▽

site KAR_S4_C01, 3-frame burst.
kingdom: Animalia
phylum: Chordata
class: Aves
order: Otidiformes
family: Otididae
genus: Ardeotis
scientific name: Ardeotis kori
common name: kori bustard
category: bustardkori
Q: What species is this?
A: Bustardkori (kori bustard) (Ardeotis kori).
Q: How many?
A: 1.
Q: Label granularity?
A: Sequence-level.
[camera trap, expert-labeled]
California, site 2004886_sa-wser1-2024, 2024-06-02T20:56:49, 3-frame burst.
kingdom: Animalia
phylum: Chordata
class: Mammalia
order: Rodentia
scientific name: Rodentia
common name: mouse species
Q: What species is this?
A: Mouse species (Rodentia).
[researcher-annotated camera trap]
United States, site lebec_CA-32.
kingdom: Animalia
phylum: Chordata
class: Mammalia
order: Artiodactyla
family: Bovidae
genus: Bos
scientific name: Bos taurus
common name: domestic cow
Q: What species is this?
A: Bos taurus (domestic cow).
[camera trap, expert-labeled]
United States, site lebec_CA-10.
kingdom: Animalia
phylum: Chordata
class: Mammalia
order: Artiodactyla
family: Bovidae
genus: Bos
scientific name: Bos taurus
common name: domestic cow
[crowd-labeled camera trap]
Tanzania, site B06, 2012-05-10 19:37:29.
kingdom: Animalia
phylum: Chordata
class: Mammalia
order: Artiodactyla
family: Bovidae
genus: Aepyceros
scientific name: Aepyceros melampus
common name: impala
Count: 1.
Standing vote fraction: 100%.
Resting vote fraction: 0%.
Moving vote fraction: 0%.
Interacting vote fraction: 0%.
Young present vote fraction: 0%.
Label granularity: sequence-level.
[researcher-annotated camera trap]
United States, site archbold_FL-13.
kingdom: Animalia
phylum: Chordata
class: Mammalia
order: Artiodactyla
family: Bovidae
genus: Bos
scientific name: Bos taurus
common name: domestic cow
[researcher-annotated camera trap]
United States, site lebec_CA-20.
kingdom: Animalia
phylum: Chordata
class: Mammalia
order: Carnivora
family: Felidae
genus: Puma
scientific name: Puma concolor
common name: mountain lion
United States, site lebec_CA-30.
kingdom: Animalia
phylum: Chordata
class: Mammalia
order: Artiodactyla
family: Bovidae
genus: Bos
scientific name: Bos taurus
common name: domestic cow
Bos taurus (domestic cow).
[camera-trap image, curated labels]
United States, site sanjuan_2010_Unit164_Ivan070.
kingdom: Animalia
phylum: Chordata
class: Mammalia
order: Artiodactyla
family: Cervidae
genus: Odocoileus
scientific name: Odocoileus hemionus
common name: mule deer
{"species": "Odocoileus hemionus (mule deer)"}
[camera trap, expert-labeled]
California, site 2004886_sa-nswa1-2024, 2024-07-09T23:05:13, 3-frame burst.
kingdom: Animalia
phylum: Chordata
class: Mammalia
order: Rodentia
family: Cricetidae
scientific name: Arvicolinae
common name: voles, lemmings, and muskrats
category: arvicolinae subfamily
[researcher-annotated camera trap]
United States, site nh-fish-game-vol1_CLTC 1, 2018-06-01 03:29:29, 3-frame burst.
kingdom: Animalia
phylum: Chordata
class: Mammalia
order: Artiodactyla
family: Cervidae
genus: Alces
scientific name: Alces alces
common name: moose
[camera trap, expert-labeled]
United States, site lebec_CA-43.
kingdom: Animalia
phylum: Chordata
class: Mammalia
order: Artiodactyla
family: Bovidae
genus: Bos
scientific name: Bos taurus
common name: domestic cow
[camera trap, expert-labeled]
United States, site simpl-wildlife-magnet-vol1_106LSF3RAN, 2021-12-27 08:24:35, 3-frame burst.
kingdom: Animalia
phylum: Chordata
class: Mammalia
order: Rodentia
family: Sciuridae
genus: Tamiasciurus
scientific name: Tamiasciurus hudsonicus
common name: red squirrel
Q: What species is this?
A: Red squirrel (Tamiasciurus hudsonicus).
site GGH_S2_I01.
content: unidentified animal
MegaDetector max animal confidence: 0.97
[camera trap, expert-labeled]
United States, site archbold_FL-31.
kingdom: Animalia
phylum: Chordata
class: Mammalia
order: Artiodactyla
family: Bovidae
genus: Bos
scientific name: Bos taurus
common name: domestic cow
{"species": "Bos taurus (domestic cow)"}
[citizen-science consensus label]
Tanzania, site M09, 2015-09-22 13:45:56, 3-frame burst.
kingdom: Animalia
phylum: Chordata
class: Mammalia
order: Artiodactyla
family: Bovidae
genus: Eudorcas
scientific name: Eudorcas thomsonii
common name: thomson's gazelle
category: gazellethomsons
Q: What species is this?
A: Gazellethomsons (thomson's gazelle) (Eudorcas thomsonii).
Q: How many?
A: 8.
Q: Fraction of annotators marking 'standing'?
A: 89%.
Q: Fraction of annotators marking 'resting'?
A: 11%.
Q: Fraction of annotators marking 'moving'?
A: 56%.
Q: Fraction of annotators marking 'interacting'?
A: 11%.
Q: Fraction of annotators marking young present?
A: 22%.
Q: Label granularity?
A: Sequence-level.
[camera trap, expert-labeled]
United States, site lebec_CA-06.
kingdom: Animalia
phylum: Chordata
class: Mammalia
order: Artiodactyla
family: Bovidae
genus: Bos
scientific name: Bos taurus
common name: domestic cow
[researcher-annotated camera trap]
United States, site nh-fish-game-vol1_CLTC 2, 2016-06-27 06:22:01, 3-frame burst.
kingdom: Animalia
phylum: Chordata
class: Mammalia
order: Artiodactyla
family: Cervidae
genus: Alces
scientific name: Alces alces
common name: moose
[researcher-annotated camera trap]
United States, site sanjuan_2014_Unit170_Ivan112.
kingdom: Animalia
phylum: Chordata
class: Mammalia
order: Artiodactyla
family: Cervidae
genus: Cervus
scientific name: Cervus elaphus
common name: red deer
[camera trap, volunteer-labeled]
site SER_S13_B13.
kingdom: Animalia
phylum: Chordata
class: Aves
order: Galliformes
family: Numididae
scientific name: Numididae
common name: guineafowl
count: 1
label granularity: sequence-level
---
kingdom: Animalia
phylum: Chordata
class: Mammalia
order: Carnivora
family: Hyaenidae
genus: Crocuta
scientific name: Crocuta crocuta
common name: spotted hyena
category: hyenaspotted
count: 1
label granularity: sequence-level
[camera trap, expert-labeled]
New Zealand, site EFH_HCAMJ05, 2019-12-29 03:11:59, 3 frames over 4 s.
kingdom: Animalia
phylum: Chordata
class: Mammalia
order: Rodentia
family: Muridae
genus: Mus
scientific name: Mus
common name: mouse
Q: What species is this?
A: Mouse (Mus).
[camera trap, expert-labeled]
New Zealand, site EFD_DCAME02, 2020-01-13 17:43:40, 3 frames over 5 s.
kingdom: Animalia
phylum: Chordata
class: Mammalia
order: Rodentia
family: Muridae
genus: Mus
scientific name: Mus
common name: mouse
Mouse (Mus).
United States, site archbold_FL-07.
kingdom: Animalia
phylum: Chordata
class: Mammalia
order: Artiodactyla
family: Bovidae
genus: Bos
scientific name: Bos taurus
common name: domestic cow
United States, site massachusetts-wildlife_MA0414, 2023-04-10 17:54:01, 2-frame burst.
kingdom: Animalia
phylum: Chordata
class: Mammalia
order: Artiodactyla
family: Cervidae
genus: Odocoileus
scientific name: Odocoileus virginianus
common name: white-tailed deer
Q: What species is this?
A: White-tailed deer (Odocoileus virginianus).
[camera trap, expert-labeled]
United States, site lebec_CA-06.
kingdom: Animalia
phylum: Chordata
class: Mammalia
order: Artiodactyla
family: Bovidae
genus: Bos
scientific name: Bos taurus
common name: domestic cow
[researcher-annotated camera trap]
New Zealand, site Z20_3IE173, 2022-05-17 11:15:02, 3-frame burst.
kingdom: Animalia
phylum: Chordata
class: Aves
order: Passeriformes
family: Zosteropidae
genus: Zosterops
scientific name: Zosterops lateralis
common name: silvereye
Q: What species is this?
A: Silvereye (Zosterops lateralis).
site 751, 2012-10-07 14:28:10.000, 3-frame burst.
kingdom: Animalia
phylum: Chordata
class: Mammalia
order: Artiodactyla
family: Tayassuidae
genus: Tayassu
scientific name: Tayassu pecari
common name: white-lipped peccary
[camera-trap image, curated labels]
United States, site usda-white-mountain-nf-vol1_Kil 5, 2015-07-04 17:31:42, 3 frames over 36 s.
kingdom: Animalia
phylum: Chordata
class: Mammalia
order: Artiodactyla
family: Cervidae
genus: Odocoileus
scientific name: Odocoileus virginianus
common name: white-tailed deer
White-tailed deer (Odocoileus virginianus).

△

Repeat exactly the lines of the material above, taking the first line, the line with "A: Bos taurus (domestic cow).", and every line between them.

*RESULT OF THIS TASK*.
site KAR_S4_C01, 3-frame burst.
kingdom: Animalia
phylum: Chordata
class: Aves
order: Otidiformes
family: Otididae
genus: Ardeotis
scientific name: Ardeotis kori
common name: kori bustard
category: bustardkori
Q: What species is this?
A: Bustardkori (kori bustard) (Ardeotis kori).
Q: How many?
A: 1.
Q: Label granularity?
A: Sequence-level.
[camera trap, expert-labeled]
California, site 2004886_sa-wser1-2024, 2024-06-02T20:56:49, 3-frame burst.
kingdom: Animalia
phylum: Chordata
class: Mammalia
order: Rodentia
scientific name: Rodentia
common name: mouse species
Q: What species is this?
A: Mouse species (Rodentia).
[researcher-annotated camera trap]
United States, site lebec_CA-32.
kingdom: Animalia
phylum: Chordata
class: Mammalia
order: Artiodactyla
family: Bovidae
genus: Bos
scientific name: Bos taurus
common name: domestic cow
Q: What species is this?
A: Bos taurus (domestic cow).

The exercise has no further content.